New York – Wall Street surged higher Monday as investors put aside Pfizer Inc.’s decision to halt development of a key drug and focused instead on another series of takeover deals.
Pfizer shares fell by about 12 percent after the company stopped the development of the cholesterol drug torcetrapib because of deaths and cardiovascular problems among people taking the drug during clinical trials. The stock was also downgraded by several Wall Street analysts on concern that Pfizer’s revenue growth will weaken.
The news was offset by several merger announcements that reinforced the belief that companies are optimistic about the economy and therefore are willing to take some risks. Leading them was Bank of New York Corp.’s $16.5 billion deal to buy rival Mellon Financial Corp. to create an asset-management powerhouse.
“Trading activity is being driven by the large amount of merger and acquisition announcements, specifically in the banking, semiconductor and hotel sectors of the market,” said Michael Sheldon, chief market strategist at Spencer Clarke LLC. “Many investors remain concerned about the economy but are optimistic that a soft (landing) lies ahead for U.S. financial markets.”
He said Friday’s report on November employment from the Labor Department will add “fuel to the fire” if it’s weaker than expected, or provide relief after a string of sluggish economic reports.
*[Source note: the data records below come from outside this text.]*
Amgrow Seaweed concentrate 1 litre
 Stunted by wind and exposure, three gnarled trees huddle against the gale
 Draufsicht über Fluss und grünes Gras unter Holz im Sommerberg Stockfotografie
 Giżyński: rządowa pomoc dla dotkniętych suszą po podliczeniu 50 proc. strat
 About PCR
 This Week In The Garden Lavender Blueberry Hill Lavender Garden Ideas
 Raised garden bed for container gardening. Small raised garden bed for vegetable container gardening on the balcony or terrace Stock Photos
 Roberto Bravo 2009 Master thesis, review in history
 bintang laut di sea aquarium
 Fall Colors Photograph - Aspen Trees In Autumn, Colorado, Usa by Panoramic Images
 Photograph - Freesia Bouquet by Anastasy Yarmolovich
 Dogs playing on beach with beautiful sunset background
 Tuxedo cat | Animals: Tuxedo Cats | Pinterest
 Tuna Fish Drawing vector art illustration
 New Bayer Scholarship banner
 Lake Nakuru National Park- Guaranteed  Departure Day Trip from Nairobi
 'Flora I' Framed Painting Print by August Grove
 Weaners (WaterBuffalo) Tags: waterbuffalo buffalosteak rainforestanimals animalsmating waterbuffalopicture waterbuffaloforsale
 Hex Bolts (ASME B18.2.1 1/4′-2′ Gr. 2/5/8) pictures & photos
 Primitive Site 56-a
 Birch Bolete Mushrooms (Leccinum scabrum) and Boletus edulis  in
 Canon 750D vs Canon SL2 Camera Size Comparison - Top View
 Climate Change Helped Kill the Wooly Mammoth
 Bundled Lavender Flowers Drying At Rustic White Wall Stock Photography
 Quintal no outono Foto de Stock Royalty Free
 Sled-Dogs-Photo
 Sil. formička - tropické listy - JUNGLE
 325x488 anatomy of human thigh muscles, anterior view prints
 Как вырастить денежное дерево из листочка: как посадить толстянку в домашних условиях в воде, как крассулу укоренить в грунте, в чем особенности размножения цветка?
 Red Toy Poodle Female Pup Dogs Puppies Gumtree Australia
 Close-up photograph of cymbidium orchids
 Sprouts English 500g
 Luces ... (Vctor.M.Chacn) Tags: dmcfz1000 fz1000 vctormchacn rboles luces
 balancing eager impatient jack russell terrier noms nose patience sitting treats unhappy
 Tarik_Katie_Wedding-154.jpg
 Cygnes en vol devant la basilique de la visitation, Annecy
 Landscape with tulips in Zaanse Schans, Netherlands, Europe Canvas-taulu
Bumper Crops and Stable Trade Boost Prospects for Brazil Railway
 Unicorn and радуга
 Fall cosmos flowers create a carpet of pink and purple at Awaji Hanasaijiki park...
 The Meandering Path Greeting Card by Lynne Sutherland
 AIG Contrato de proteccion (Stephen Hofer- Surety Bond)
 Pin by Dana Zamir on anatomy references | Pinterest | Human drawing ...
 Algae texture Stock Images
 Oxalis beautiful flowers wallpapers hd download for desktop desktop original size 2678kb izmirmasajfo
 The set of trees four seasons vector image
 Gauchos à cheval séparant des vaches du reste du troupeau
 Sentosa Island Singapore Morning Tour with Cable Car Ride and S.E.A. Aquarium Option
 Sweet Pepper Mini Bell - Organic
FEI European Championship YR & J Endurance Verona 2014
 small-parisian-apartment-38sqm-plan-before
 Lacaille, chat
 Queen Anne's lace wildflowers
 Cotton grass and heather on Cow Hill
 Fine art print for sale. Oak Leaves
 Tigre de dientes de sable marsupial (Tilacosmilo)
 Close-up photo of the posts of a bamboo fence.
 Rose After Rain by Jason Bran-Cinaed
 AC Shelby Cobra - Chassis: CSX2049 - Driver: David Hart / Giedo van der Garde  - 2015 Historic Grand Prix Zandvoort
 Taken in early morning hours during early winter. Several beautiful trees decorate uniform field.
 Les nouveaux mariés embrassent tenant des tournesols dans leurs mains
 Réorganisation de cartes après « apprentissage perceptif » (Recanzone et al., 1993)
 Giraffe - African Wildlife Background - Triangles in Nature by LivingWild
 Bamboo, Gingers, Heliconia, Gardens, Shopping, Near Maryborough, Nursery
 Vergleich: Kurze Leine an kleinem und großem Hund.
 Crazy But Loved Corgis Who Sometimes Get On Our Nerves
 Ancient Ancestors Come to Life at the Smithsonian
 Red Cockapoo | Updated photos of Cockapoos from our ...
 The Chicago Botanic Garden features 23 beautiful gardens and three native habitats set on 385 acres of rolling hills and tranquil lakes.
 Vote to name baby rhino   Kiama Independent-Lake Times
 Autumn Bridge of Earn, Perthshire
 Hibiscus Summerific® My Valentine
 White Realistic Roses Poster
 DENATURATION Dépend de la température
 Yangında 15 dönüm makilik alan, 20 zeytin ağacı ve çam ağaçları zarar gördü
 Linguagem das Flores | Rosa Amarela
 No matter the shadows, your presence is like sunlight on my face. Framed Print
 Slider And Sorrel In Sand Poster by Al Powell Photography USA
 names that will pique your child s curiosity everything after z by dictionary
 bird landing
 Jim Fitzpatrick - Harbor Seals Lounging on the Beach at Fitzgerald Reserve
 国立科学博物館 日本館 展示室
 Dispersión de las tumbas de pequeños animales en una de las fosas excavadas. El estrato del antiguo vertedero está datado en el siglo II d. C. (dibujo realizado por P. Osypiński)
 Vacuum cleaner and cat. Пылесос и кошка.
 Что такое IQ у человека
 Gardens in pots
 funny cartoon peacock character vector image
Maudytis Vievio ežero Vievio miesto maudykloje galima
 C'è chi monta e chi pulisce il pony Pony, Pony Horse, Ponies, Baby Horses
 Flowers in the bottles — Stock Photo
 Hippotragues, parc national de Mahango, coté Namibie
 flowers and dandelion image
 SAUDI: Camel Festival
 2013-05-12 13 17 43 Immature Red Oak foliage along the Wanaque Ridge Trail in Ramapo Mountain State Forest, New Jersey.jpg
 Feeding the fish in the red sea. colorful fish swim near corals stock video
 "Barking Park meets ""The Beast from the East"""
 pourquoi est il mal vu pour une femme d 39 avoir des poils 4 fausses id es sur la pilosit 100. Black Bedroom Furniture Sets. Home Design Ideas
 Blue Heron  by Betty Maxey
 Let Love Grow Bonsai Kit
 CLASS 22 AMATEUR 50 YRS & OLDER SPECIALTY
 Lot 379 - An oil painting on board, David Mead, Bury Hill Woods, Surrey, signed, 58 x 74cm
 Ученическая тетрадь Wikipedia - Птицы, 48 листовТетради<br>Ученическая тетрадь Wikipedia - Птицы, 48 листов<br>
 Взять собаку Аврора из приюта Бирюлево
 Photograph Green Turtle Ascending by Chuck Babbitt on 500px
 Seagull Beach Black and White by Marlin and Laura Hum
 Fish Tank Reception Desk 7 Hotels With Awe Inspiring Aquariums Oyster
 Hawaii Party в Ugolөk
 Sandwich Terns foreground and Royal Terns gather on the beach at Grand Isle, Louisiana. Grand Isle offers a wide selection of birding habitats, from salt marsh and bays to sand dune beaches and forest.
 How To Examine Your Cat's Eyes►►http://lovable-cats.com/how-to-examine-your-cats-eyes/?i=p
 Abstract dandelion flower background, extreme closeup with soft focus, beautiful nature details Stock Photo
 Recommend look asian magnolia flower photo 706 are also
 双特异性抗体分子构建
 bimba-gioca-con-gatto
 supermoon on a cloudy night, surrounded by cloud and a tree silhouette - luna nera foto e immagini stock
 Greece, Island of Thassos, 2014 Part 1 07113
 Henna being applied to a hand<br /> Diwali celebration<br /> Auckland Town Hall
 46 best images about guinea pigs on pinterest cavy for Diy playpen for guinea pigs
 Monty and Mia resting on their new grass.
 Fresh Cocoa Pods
Today, the Commerce Department will issue data on factory orders for October and the Institute for Supply Management will release its services-sector business index.
The Dow Jones industrial average rose 89.72, or 0.74 percent, to 12,283.85.
Broader stock indicators were also higher. The Standard & Poor’s 500 index was up 12.41, or 0.89 percent, at 1,409.12, and the Nasdaq composite index added 35.18, or 1.46 percent, to 2,448.39.